*DOKUMEN SUMBER*:
# # # #

4 Aturan Mengejutkan dalam Standar Pengelolaan Sekolah 2025: Siap-siap, Sekolah Sesi Siang Akan Hilang?
Dunia kebijakan pendidikan sering kali terasa jauh dan penuh dengan jargon teknis. Namun, di balik dokumen-dokumen resmi, terkadang tersimpan perubahan fundamental yang akan memengaruhi denyut nadi sekolah sehari-hari. Salah satunya adalah Peraturan Menteri Pendidikan Dasar dan Menengah (Permendikdasmen) Nomor 26 Tahun 2025, sebuah regulasi baru yang diam-diam merevolusi cara sekolah dikelola.
Peraturan ini bukan sekadar pembaruan administratif. Di dalamnya terkandung aturan-aturan baru yang akan berdampak langsung pada jadwal belajar siswa, ukuran kelas, hingga cara sekolah beroperasi. Peraturan ini bisa dibaca sebagai strategi ganda: di satu sisi, pemerintah menetapkan batasan fisik dan struktural yang tegas (hardware), sementara di sisi lain, memberikan otonomi manajemen yang lebih luas kepada sekolah untuk berinovasi di dalamnya (software).
Artikel ini akan mengupas tuntas empat perubahan paling signifikan dan mengejutkan yang perlu diketahui oleh setiap orang tua, guru, dan pemerhati pendidikan di seluruh Indonesia.
--------------------------------------------------------------------------------
1. Selamat Tinggal Sekolah Sesi Siang: Semua Sekolah Wajib Satu Sesi Belajar
Salah satu aturan paling transformatif terdapat dalam Pasal 17, yang menyatakan bahwa setiap satuan pendidikan harus melaksanakan kegiatan belajar mengajarnya dalam
1 (satu) sesi belajar dalam 1 (satu) hari. Ini secara efektif mengakhiri praktik sekolah dengan sistem sif ganda atau sesi pagi-siang yang selama ini menjadi solusi bagi banyak sekolah di daerah padat penduduk.Bagi sekolah yang saat ini masih menerapkan lebih dari satu sesi, pemerintah memberikan masa transisi. Menurut Pasal 26, mereka diberi waktu maksimal 3 tahun untuk menyesuaikan diri dengan aturan baru ini. Perubahan ini memiliki dampak yang masif. Di satu sisi, ia berpotensi meningkatkan kualitas pendidikan dengan memberikan siswa lebih banyak waktu untuk kegiatan ekstrakurikuler dan istirahat yang cukup. Di sisi lain, ini menjadi tantangan besar bagi Pemerintah Daerah untuk mengalokasikan anggaran dan mempercepat pembangunan ruang kelas baru, sebuah tugas logistik dan fiskal yang monumental.

# # # #

*KETENTUAN TUGAS A*:
Terjemahkan kalimat "Peraturan ini bukan sekadar pembaruan administratif." dari artikel tentang standar pengelolaan sekolah ke dalam bahasa Inggris.
*KETENTUAN TUGAS B*:
Salin persis bagian artikel tentang standar pengelolaan sekolah yang dibuka dengan kata-kata berisi "Peraturan ini bukan" dan ditutup dengan "di seluruh Indonesia.".
*KETENTUAN TUGAS C*:
Lanjutkan artikel tentang standar pengelolaan sekolah dengan menulis bagian berikutnya setelah kalimat terakhir yang ditampilkan.

*BAHAN DAFTAR*:

# # # #

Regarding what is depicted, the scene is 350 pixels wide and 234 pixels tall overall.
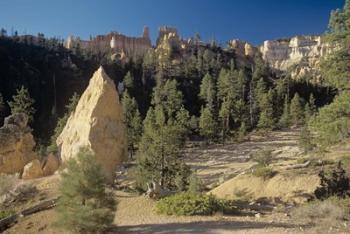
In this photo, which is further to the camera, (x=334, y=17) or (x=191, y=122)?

# # # #

*JAWABAN AKHIR A*:
This regulation is not merely an administrative update.

*JAWABAN AKHIR B*:
Peraturan ini bukan sekadar pembaruan administratif. Di dalamnya terkandung aturan-aturan baru yang akan berdampak langsung pada jadwal belajar siswa, ukuran kelas, hingga cara sekolah beroperasi. Peraturan ini bisa dibaca sebagai strategi ganda: di satu sisi, pemerintah menetapkan batasan fisik dan struktural yang tegas (hardware), sementara di sisi lain, memberikan otonomi manajemen yang lebih luas kepada sekolah untuk berinovasi di dalamnya (software).
Artikel ini akan mengupas tuntas empat perubahan paling signifikan dan mengejutkan yang perlu diketahui oleh setiap orang tua, guru, dan pemerhati pendidikan di seluruh Indonesia.

*JAWABAN AKHIR C*:
--------------------------------------------------------------------------------
2. Tak Ada Lagi "Rombel Gemuk": Batas Maksimal Siswa per Kelas Ditetapkan Secara Tegas
Permendikdasmen 26/2025 juga menetapkan batasan yang sangat jelas mengenai jumlah maksimal siswa per rombongan belajar (rombel) atau kelas. Tujuannya adalah untuk mengakhiri praktik kelas yang terlalu padat atau "gemuk", sehingga interaksi antara guru dan murid bisa lebih efektif.
Berdasarkan Pasal 8 ayat (2), batas maksimal siswa per kelas adalah sebagai berikut:
• PAUD (usia 4-6 tahun): 15 Murid
• SD/MI: 28 Murid
• SMP/MTs: 32 Murid
• SMA/MA/SMK/MAK: 36 Murid
Meskipun pengecualian dimungkinkan untuk daerah dengan kondisi spesifik (seperti di daerah terpencil dengan pilihan sekolah yang terbatas atau kekurangan guru yang signifikan), peraturan ini menegaskan bahwa sekolah yang mendapat pengecualian tersebut wajib memenuhi standar normal dalam waktu paling lambat 2 tahun. Aturan ini adalah langkah penting yang mengubah konsep 'kelas ideal' dari sekadar anjuran menjadi standar minimum yang wajib dipenuhi. Ini memaksa pemerintah daerah dan sekolah untuk tidak lagi menoleransi kelas 'gemuk' dan secara langsung mengikat alokasi sumber daya dengan jaminan kualitas interaksi belajar-mengajar.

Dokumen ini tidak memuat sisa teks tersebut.